Who this suits and who it does not

Board-and-train is for owners of dogs with serious behavioral issues: aggression toward people or other animals, severe anxiety, resource guarding, or reactivity that makes the dog unsafe in public. It suits owners who have tried group classes or brief private training without lasting improvement. It also works for owners with limited time to train or those uncomfortable managing an escalating behavior problem themselves.

It does not suit owners seeking basic obedience (sit, stay, recall), where group classes or private training is more cost-effective. It is not appropriate for dogs with undiagnosed medical conditions causing behavior; a veterinary exam is typically required before admission. And it is not a substitute for owners unwilling to follow through at home; the dog's gains only stick if the owner maintains the trainer's protocols after pickup.

What the first visit involves

Before enrollment, Peaceable Paws requires a phone consultation and an in-person or video evaluation with the trainer. The owner describes the specific behavior triggers and incidents, and the trainer observes the dog's responses to assess whether board-and-train is suitable and which trainer on the team is the right fit. Owners are also asked about the dog's medical history, previous training, and any medications.

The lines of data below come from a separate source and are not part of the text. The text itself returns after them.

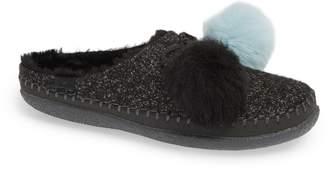 Toms Ivy Pompom Faux Fur Lined Slipper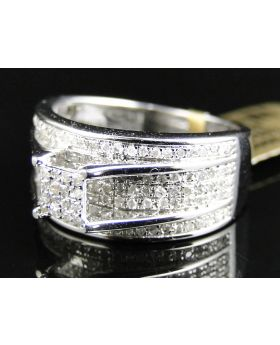 Pave Diamond Engagement Ring set in 10K White Gold (0.65 Ct)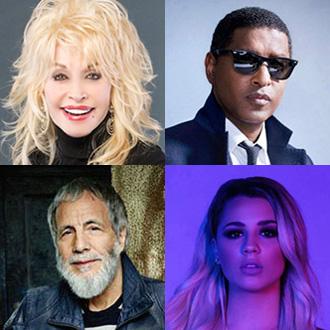 Dolly Parton, Babyface, Yusuf/Cat Stevens, Gabby Barrett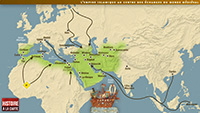 The Islamic Empire at the heart of commerce in the medieval world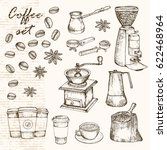 vector sketched coffee set | Shutterstock .eps vector #622468964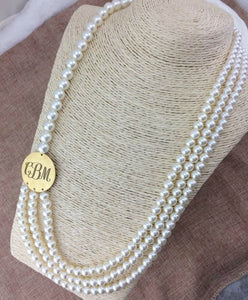 Chunky Multi-Strand Pearl Necklace with Blank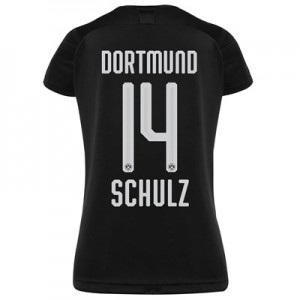 BVB Away Shirt 2019-20 - Womens with Schulz 14 printing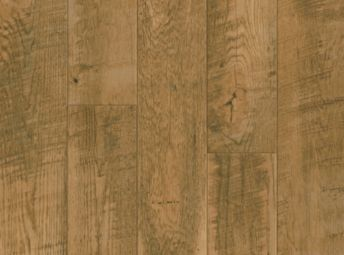 Antiqued Oak Natural PC003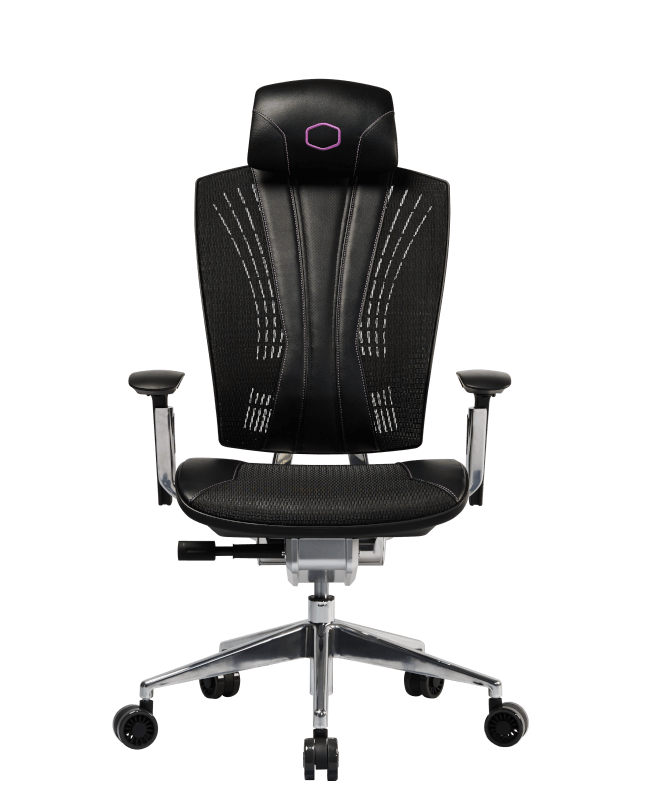 CES_2020_Cooler_Master_Caliber_Ergo_L_gaming_stol_chair_sort_black.png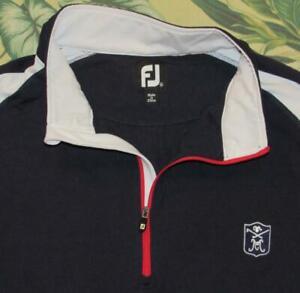 FOOTJOY Blue White 1/2 Zip Pullover Golf Jacket XL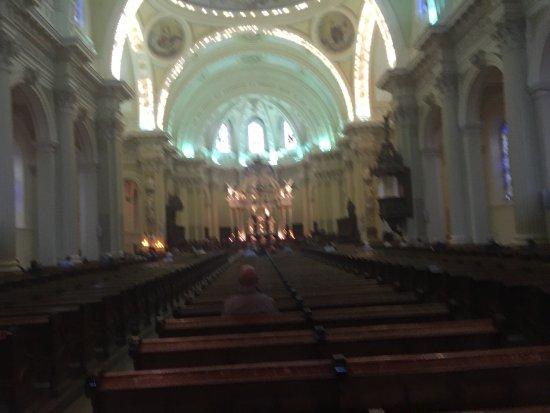 Cathedrale Saint-Francois-Xavier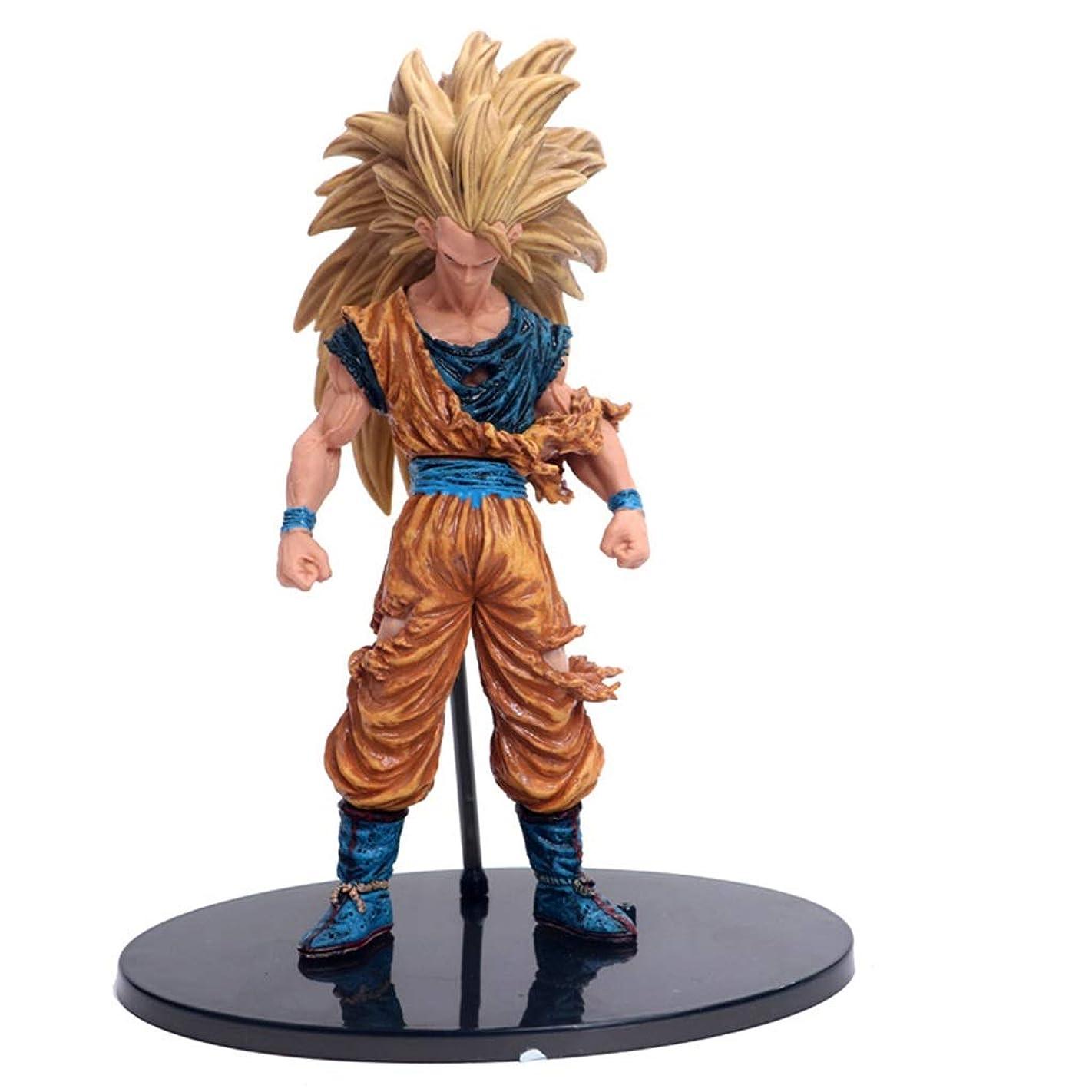 出会いメガロポリスかけがえのないアニメ漫画ゲームキャラクター悟空モデル像高21 cmおもちゃ飾り WSWQWQ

If accepted, the owner signs a contract outlining the program length, cost, and expectations. On drop-off day, the owner brings vaccination records, food the dog is accustomed to, and any needed medications. The trainer reviews the dog's routine and behavior baseline with the owner, then begins the program. Communication during the stay typically happens via email or photos; the trainer does not provide daily video updates, so owners should be prepared for limited visibility into the training process itself.

Hours, parking, and logistics

Peaceable Paws operates by appointment only; there are no walk-in times. Program start dates are scheduled in advance, often booked several weeks ahead during peak seasons (spring and summer). Most trainers work Monday through Friday, with weekend availability limited. The facility is located in Fells Point; street parking is typical for the neighborhood, though availability is tight during evening hours. If the location presents a logistics problem, some trainers do offer travel to clients' homes for pickup and drop-off for an additional fee. Confirm parking options and travel fees when booking.

Dogs are returned to owners after a completion session, not via overnight shipping. Owners must come to the Fells Point location to pick up their dog and participate in the re-integration walkthrough.

Peaceable Paws fills a critical gap in Baltimore's training landscape: it handles dogs too reactive or aggressive for standard training environments and works at an intensity that weekend classes or hourly sessions cannot match.